• _WHAT IS NEEDED_
Transcribe the material below exactly as it appears.

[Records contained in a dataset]

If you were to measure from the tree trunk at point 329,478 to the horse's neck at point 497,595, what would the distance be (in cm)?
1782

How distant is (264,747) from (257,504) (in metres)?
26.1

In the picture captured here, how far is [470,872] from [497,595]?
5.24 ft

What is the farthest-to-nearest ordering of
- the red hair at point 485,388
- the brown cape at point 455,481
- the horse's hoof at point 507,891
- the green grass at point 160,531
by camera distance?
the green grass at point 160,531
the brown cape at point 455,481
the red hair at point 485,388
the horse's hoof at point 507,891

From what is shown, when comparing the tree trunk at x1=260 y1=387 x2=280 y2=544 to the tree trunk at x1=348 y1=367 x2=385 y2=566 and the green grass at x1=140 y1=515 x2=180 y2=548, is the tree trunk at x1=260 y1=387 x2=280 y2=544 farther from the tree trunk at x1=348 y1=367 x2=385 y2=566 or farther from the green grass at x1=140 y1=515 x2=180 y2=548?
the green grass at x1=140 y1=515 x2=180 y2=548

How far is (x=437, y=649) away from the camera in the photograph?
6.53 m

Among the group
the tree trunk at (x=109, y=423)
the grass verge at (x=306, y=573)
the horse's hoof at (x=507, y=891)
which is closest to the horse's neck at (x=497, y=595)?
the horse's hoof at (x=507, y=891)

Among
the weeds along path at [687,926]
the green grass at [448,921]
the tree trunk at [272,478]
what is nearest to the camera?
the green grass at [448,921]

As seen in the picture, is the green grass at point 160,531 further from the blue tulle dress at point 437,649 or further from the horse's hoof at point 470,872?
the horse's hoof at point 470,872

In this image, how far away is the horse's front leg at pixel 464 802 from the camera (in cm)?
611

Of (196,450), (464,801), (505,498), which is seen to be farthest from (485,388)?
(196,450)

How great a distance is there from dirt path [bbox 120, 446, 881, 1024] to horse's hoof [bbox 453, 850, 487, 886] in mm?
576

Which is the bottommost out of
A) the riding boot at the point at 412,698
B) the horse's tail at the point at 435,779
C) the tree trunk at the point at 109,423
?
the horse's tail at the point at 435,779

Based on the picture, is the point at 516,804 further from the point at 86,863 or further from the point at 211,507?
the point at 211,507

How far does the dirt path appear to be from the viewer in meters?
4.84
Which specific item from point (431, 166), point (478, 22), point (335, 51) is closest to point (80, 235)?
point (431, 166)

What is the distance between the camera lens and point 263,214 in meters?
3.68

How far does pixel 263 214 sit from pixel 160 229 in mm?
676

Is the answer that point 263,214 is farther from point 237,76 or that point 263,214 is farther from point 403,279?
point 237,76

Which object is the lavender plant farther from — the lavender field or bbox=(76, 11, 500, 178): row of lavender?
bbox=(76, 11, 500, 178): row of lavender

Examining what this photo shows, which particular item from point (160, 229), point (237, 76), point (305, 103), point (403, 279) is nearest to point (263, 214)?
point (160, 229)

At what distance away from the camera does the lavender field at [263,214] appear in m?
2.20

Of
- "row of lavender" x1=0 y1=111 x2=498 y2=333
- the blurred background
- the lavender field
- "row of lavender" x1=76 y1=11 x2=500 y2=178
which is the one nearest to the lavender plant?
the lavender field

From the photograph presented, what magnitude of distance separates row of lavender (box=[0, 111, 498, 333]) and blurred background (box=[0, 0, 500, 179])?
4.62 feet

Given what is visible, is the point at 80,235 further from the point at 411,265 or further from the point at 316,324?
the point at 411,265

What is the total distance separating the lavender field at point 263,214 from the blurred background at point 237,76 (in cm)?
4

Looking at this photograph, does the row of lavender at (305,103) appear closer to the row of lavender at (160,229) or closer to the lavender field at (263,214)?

• _FINAL RESULT_
If you were to measure from the tree trunk at point 329,478 to the horse's neck at point 497,595, what would the distance be (in cm)?
1782

How distant is (264,747) from (257,504) (in metres)?
26.1

In the picture captured here, how far is [470,872] from [497,595]?
5.24 ft

What is the farthest-to-nearest ordering of
- the red hair at point 485,388
- the brown cape at point 455,481
- the horse's hoof at point 507,891
- the green grass at point 160,531
by camera distance?
the green grass at point 160,531
the brown cape at point 455,481
the red hair at point 485,388
the horse's hoof at point 507,891

From what is shown, when comparing the tree trunk at x1=260 y1=387 x2=280 y2=544 to the tree trunk at x1=348 y1=367 x2=385 y2=566 and the green grass at x1=140 y1=515 x2=180 y2=548, is the tree trunk at x1=260 y1=387 x2=280 y2=544 farther from the tree trunk at x1=348 y1=367 x2=385 y2=566 or farther from the green grass at x1=140 y1=515 x2=180 y2=548?
the green grass at x1=140 y1=515 x2=180 y2=548

How far is (x=437, y=649) away from the camera in the photograph?
6.53 m

Among the group
the tree trunk at (x=109, y=423)
the grass verge at (x=306, y=573)
the horse's hoof at (x=507, y=891)
which is closest to the horse's neck at (x=497, y=595)?
the horse's hoof at (x=507, y=891)

Among
the weeds along path at [687,926]
the green grass at [448,921]
the tree trunk at [272,478]
what is nearest to the camera?
the green grass at [448,921]

As seen in the picture, is the green grass at point 160,531 further from the blue tulle dress at point 437,649 or further from the horse's hoof at point 470,872?
the horse's hoof at point 470,872

In this image, how far away is the horse's front leg at pixel 464 802 from the camera (in cm)?
611

Of (196,450), (464,801), (505,498), which is seen to be farthest from (485,388)?
(196,450)

How great a distance is there from dirt path [bbox 120, 446, 881, 1024] to horse's hoof [bbox 453, 850, 487, 886] in mm?
576

Which is the bottommost out of
A) the riding boot at the point at 412,698
B) the horse's tail at the point at 435,779
C) the tree trunk at the point at 109,423
?
the horse's tail at the point at 435,779

Based on the picture, is the point at 516,804 further from the point at 86,863 or further from the point at 211,507?
the point at 211,507

How far does the dirt path appear to be from the viewer in meters?
4.84
Which specific item from point (431, 166), point (478, 22), point (335, 51) is closest to point (80, 235)?
point (431, 166)

What is the distance between the camera lens and point 263,214 in meters?
3.68

How far does pixel 263 214 sit from pixel 160 229 in mm?
676

Is the answer that point 263,214 is farther from point 237,76 or that point 263,214 is farther from point 403,279?
point 237,76

Which object is the lavender plant farther from — the lavender field or bbox=(76, 11, 500, 178): row of lavender?
bbox=(76, 11, 500, 178): row of lavender

Examining what this photo shows, which particular item from point (160, 229), point (237, 76), point (305, 103), point (403, 279) is nearest to point (263, 214)?
point (160, 229)

At what distance away from the camera does the lavender field at [263,214] appear in m?
2.20

Of
- "row of lavender" x1=0 y1=111 x2=498 y2=333
- the blurred background
- the lavender field
- "row of lavender" x1=76 y1=11 x2=500 y2=178
which is the one nearest to the lavender plant?
the lavender field

From the photograph presented, what magnitude of distance separates row of lavender (box=[0, 111, 498, 333]) and blurred background (box=[0, 0, 500, 179])?
4.62 feet

Given what is visible, is the point at 80,235 further from the point at 411,265 or further from the point at 316,324?
the point at 411,265

What is the total distance separating the lavender field at point 263,214 from the blurred background at point 237,76 (in cm)?
4

Looking at this photograph, does the row of lavender at (305,103) appear closer to the row of lavender at (160,229) or closer to the lavender field at (263,214)?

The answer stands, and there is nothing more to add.